Improving the Pinoys’ competitive edge

A housewife in Virginia makes a call to a package delivery service and inquires about the status of the care package that she had sent three days earlier to her husband in Kuwait, where he and 150,000 other US soldiers are massed for an invasion of Iraq.

A clerk from the carrier’s customer service division informs her that the package will arrive in two more days. The housewife thanks the clerk and before hanging up, tells her to be careful in going home because of the snowfall.

What the New York housewife doesn’t know is that she was speaking to a Filipina in the Philippines. Her call – instead of going to the carrier’s Virginia office – was routed to a call center in Quezon City, which has a contract to take service calls for the US carrier.

Many US businesses contract call centers in other countries, including the Philippines, to take service calls. The Philippines – one of the very few English-speaking countries in Asia – has the advantage to take a large slice of the call center market.

But that edge could one day be lost if Filipinos’ command of English – which is a source of pride for many – continues to deteriorate.

Not if Gus Lagman can help it. If he has his way, high school students will have to spend an extra year before moving on to college or university.

With the government’s efforts to develop the country’s information and technology industry and move the Philippines into the 21st century, that possibility is not remote. Lagman is co-chairman of the human resources development committee of the Information Technology and e-Commerce Council (ITECC), which is the country’s highest policy-making body on information and communications technology.

"We’ve found out that many of our high school graduates are really not ready for college.
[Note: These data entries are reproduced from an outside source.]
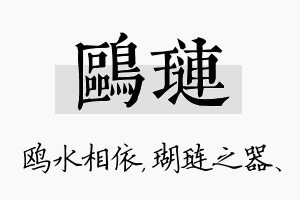 鷗璉

鸥水相依，瑚琏之器、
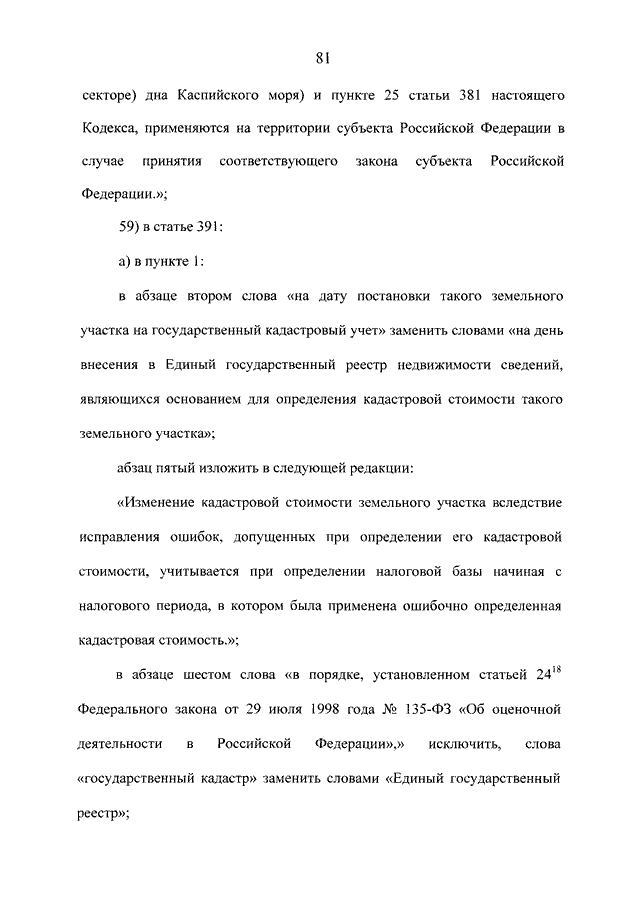 81

секторе) дна Каспийского моря) и пункте 25 статьи 381 настоящего Кодекса, применяются на территории субъекта Российской Федерации в случае принятия соответствующего закона субъекта Российской Федерации.»;

59) в статье 391:

а) в пункте 1:

в абзаце втором слова «на дату постановки такого земельного участка на государственный кадастровый учет» заменить словами «на день внесения в Единый государственный реестр недвижимости сведений, являющихся основанием для определения кадастровой стоимости такого земельного участка»;

абзац пятый изложить в следующей редакции:

«Изменение кадастровой стоимости земельного участка вследствие исправления ошибок, допущенных при определении его кадастровой стоимости, учитывается при определении налоговой базы начиная с налогового периода, в котором была применена ошибочно определенная кадастровая стоимость.»;

в абзаце шестом слова «в порядке, установленном статьей $24^{18}$ Федерального закона от 29 июля 1998 года № 135-ФЗ «Об оценочной деятельности в Российской Федерации»,» исключить, слова «государственный кадастр» заменить словами «Единый государственный реестр»;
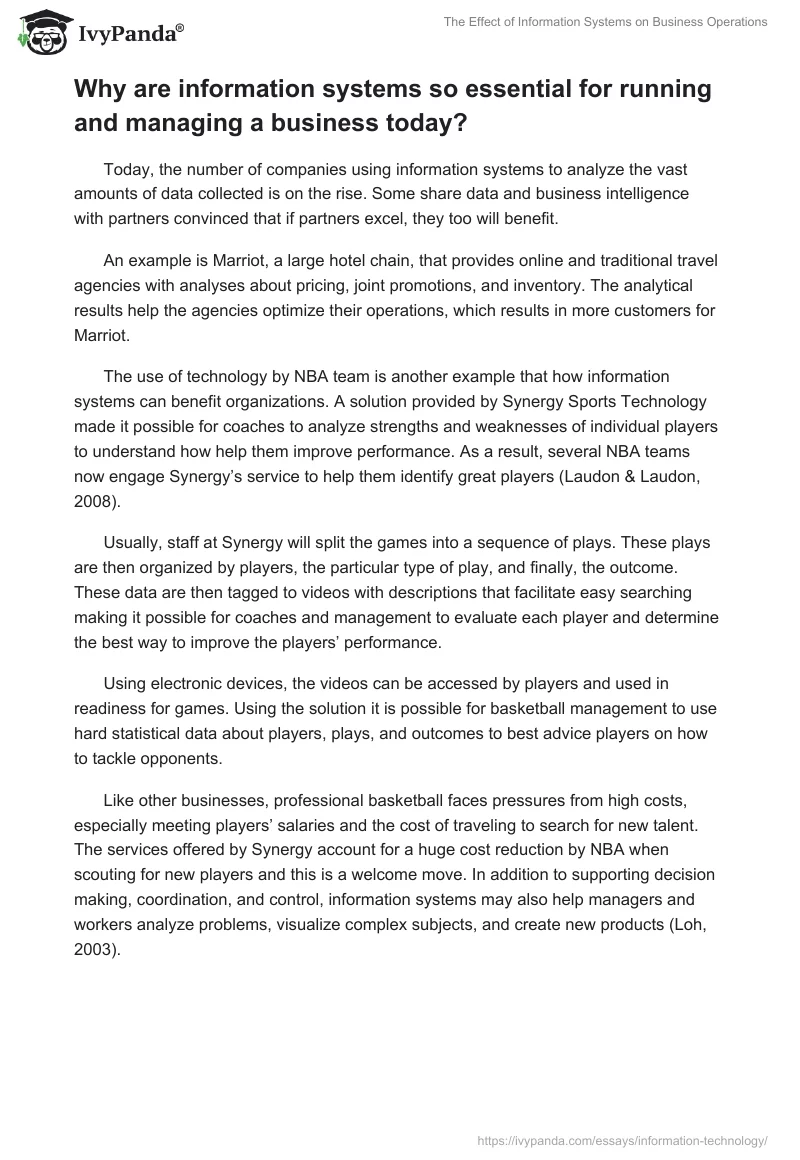 IvyPanda®

The Effect of Information Systems on Business Operations

Why are information systems so essential for running and managing a business today?

Today, the number of companies using information systems to analyze the vast amounts of data collected is on the rise. Some share data and business intelligence with partners convinced that if partners excel, they too will benefit.

An example is Marriot, a large hotel chain, that provides online and traditional travel agencies with analyses about pricing, joint promotions, and inventory. The analytical results help the agencies optimize their operations, which results in more customers for Marriot.

The use of technology by NBA team is another example that how information systems can benefit organizations. A solution provided by Synergy Sports Technology made it possible for coaches to analyze strengths and weaknesses of individual players to understand how help them improve performance. As a result, several NBA teams now engage Synergy's service to help them identify great players (Laudon & Laudon, 2008).

Usually, staff at Synergy will split the games into a sequence of plays. These plays are then organized by players, the particular type of play, and finally, the outcome. These data are then tagged to videos with descriptions that facilitate easy searching making it possible for coaches and management to evaluate each player and determine the best way to improve the players' performance.

Using electronic devices, the videos can be accessed by players and used in readiness for games. Using the solution it is possible for basketball management to use hard statistical data about players, plays, and outcomes to best advice players on how to tackle opponents.

Like other businesses, professional basketball faces pressures from high costs, especially meeting players' salaries and the cost of traveling to search for new talent. The services offered by Synergy account for a huge cost reduction by NBA when scouting for new players and this is a welcome move. In addition to supporting decision making, coordination, and control, information systems may also help managers and workers analyze problems, visualize complex subjects, and create new products (Loh, 2003).

https://ivypanda.com/essays/information-technology/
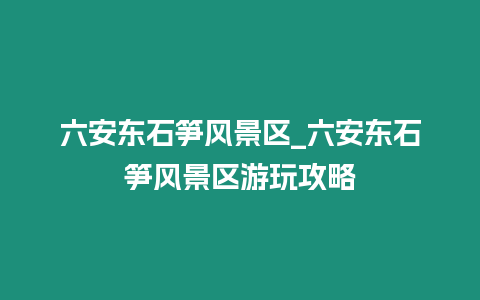 六安东石笋风景区_六安东石笋风景区游玩攻略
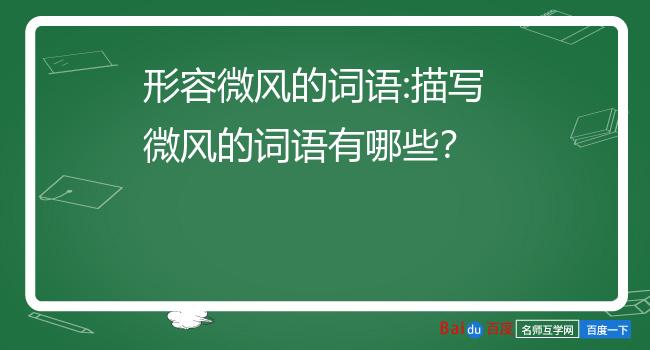 形容微风的词语:描写微风的词语有哪些?

Baidu百度 名师互学网 百度一下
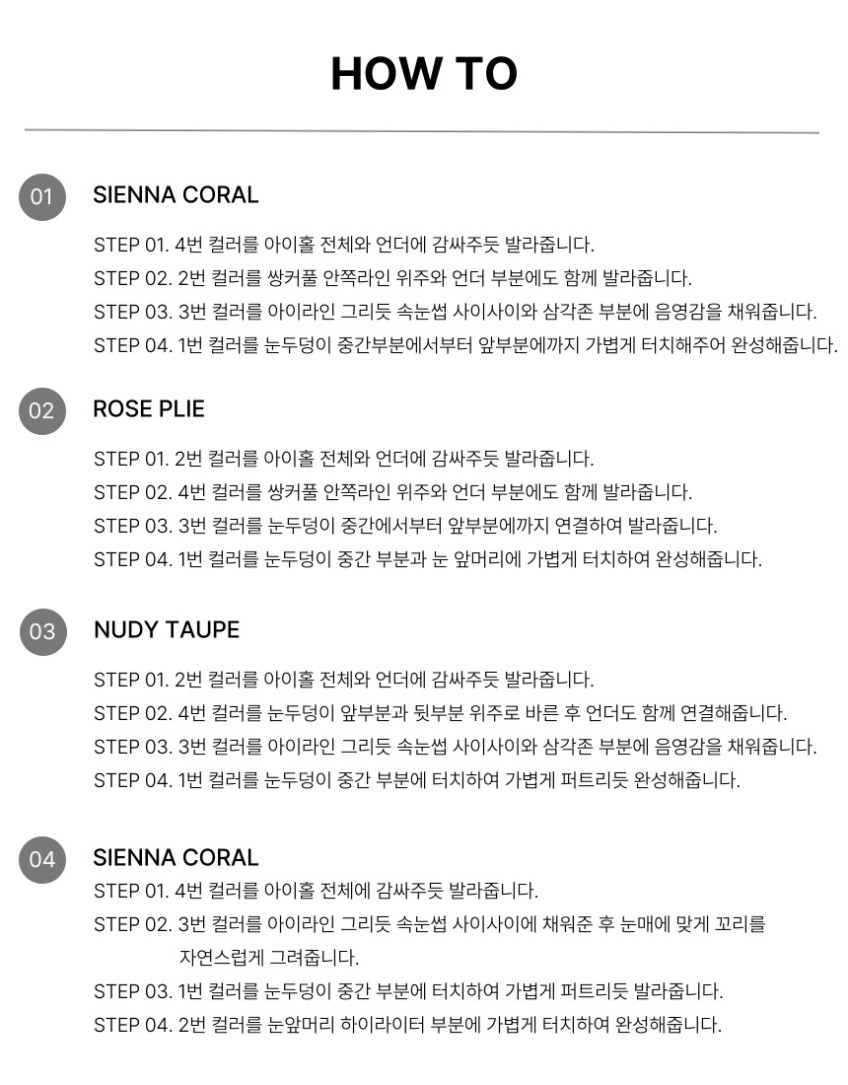 HOW TO

01 SIENNA CORAL

STEP 01. 4번 컬러를 아이홀 전체와 언더에 감싸주듯 발라줍니다.
STEP 02. 2번 컬러를 쌍커풀 안쪽라인 위주와 언더 부분에도 함께 발라줍니다.
STEP 03. 3번 컬러를 아이라인 그리듯 속눈썹 사이사이와 삼각존 부분에 음영감을 채워줍니다.
STEP 04. 1번 컬러를 눈두덩이 중간부분에서부터 앞부분에까지 가볍게 터치해주어 완성해줍니다.

02 ROSE PLIE

STEP 01. 2번 컬러를 아이홀 전체와 언더에 감싸주듯 발라줍니다.
STEP 02. 4번 컬러를 쌍커풀 안쪽라인 위주와 언더 부분에도 함께 발라줍니다.
STEP 03. 3번 컬러를 눈두덩이 중간에서부터 앞부분에까지 연결하여 발라줍니다.
STEP 04. 1번 컬러를 눈두덩이 중간 부분과 눈 앞머리에 가볍게 터치하여 완성해줍니다.

03 NUDY TAUPE

STEP 01. 2번 컬러를 아이홀 전체와 언더에 감싸주듯 발라줍니다.
STEP 02. 4번 컬러를 눈두덩이 앞부분과 뒷부분 위주로 바른 후 언더도 함께 연결해줍니다.
STEP 03. 3번 컬러를 아이라인 그리듯 속눈썹 사이사이와 삼각존 부분에 음영감을 채워줍니다.
STEP 04. 1번 컬러를 눈두덩이 중간 부분에 터치하여 가볍게 퍼트리듯 완성해줍니다.

04 SIENNA CORAL

STEP 01. 4번 컬러를 아이홀 전체에 감싸주듯 발라줍니다.
STEP 02. 3번 컬러를 아이라인 그리듯 속눈썹 사이사이에 채워준 후 눈매에 맞게 꼬리를 자연스럽게 그려줍니다.
STEP 03. 1번 컬러를 눈두덩이 중간 부분에 터치하여 가볍게 퍼트리듯 발라줍니다.
STEP 04. 2번 컬러를 눈앞머리 하이라이터 부분에 가볍게 터치하여 완성해줍니다.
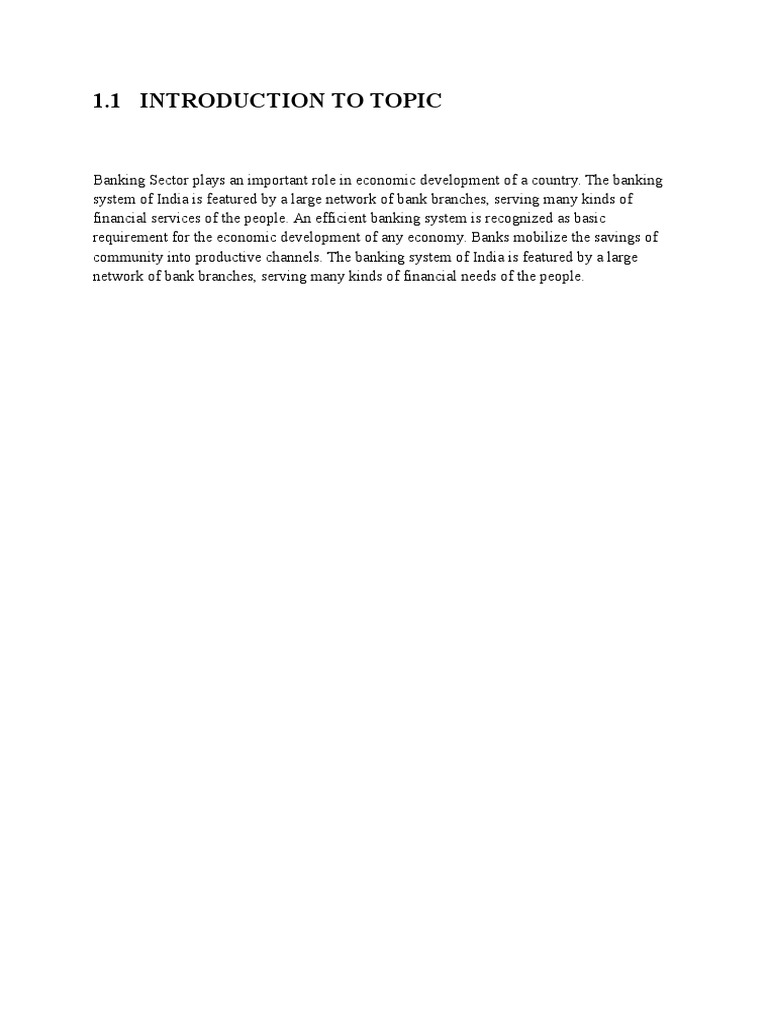 1.1 INTRODUCTION TO TOPIC

Banking Sector plays an important role in economic development of a country. The banking system of India is featured by a large network of bank branches, serving many kinds of financial services of the people. An efficient banking system is recognized as basic requirement for the economic development of any economy. Banks mobilize the savings of community into productive channels. The banking system of India is featured by a large network of bank branches, serving many kinds of financial needs of the people.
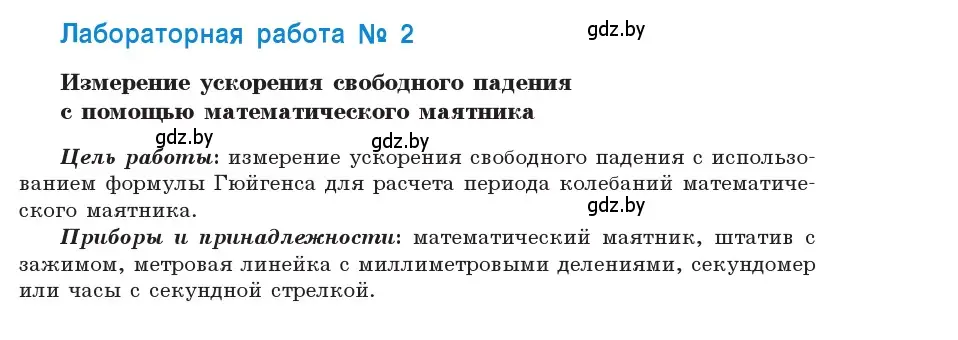 Лабораторная работа № 2

gdz.by

Измерение ускорения свободного падения с помощью математического маятника

gdz.by

gdz.by

Цель работы: измерение ускорения свободного падения с использованием формулы Гюйгенса для расчета периода колебаний математического маятника.

gdz.by

Приборы и принадлежности: математический маятник, штатив с зажимом, метровая линейка с миллиметровыми делениями, секундомер или часы с секундной стрелкой.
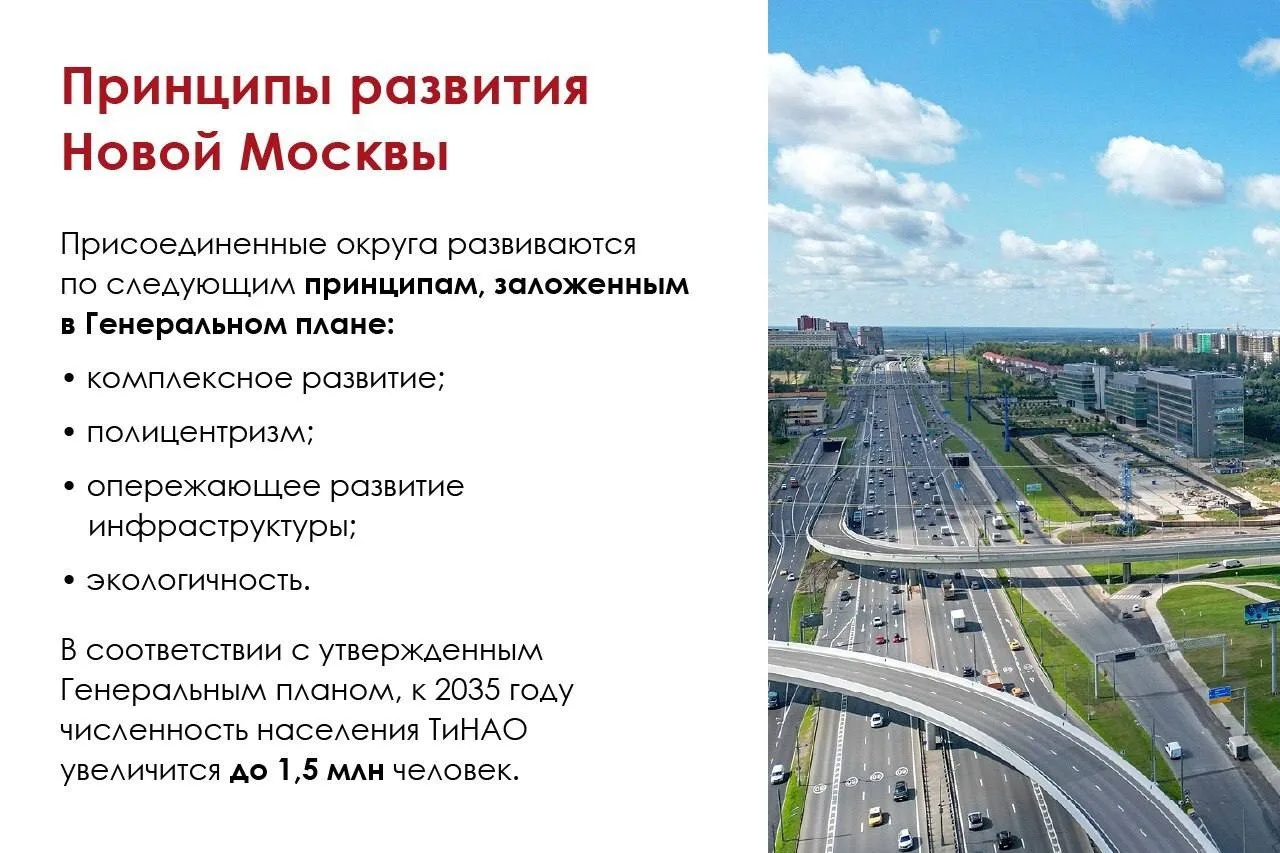 Принципы развития Новой Москвы

Присоединенные округа развиваются по следующим принципам, заложенным в Генеральном плане:

• комплексное развитие;

• полицентризм;

• опережающее развитие инфраструктуры;

• экологичность.

В соответствии с утвержденным Генеральным планом, к 2035 году численность населения ТиНАО увеличится до 1,5 млн человек.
They should first take a validation exam and those who don’t make the grade must undergo a pre-baccalaureate year where they will be drilled in math, science and English," he said.

Shortly after the 1986 downfall of the Marcos dictatorship, Lagman founded STI Education Service Group, now the pioneer in information technology education franchising in the country.

He chaired the STI board for 17 years until 2000. He remains a director of STI but principally, he now runs Systems Standards Inc., a company he co-founded in 1987. SSI is the first and largest IBM business partner in the country.

Actually, Lagman has already spent a good 40 years in the information and communications industry, starting out as a computer programmer with IBM Phils. in 1962. He devoted his last 20 years lobbying for the country’s information and technology industry.

In the late 80s, Lagman appeared before Tariff Commission hearings to argue for the lowering of the tariff on computers. The tariff came down from 20 to 10 percent and later to three percent following the agreements that created the ASEAN Free Trade Area.

He also helped in the lobby to bring down tariffs of automated teller machines from 50 to 10 percent and then later to three percent under the AFTA scheme.
Education woes
Lagman believes the Philippines lost some of its competitiveness due to the flaws in current basic education. "Teachers have no choice but to completely promote everybody to the next level. Why? There’s no more room to hold them. A bigger group, the next batch, is coming in to replace them, and there’s no space for anyone to be left behind."

As underperformers are promoted to the next level, a pool of students who actually need remedial courses are sent to college unprepared for the work expected of them. This creates a kind of chain reaction, resulting in many college graduates being unprepared for the demands of the workplace, and even not finding the right job fit.

The deficiencies are all the more alarming as the ITECC promotes five key business areas where the Philippines supposedly has a competitive advantage over its Asian neighbors. These areas are contact centers, medical transcription, computer graphics and animation, software development, and business process outsourcing.

"We love to say that Filipinos are proficient in English but we must realize the quality of our English has gone down. And we have to do something if we want to remain competitive. The good thing is we are a naturally happy people and we are used to treating other people, especially customers, nicely. We are very service-oriented. This is something other countries don’t have," Lagman said.

Lagman has President Arroyo for an ally. As part of her efforts to revitalize the economy, Mrs. Arroyo recently ordered that English – acknowledged as the language of business – be again the medium of instruction in the country’s schools.

English was the medium of instruction in the Philippines since the beginning of the 20th century, even before the Philippine-American War of 1899-1902 ended.

In the late 1980s, the Aquino administration – in an effort to promote national unity – ordered the switch to Filipino. Since then, Filipinos have debated the pros and cons of the policy. Some Filipino historians blame English – the country’s lingua franca – for the Filipinos’ poor sense of national identity.

Lagman advises the private sector to try and balance their marketing efforts with human resource development.

"We need to prepare our people to do the jobs required by the market. The availability of qualified human resources is a pre-requisite to success in the ICT industry. That’s how they did it in the US. Boston became the IT hub in the 70s because a lot of the good schools were there like Harvard University and Massachusetts Institute of Technology. Later, Silicon Valley in California became prominent because of the graduates from Stanford University, University of California in Berkeley and Sta. Clara University. India has been able to sustain its aggressive marketing because of its government’s support for ICT education, even as early as in the 80s," concluded Lagman.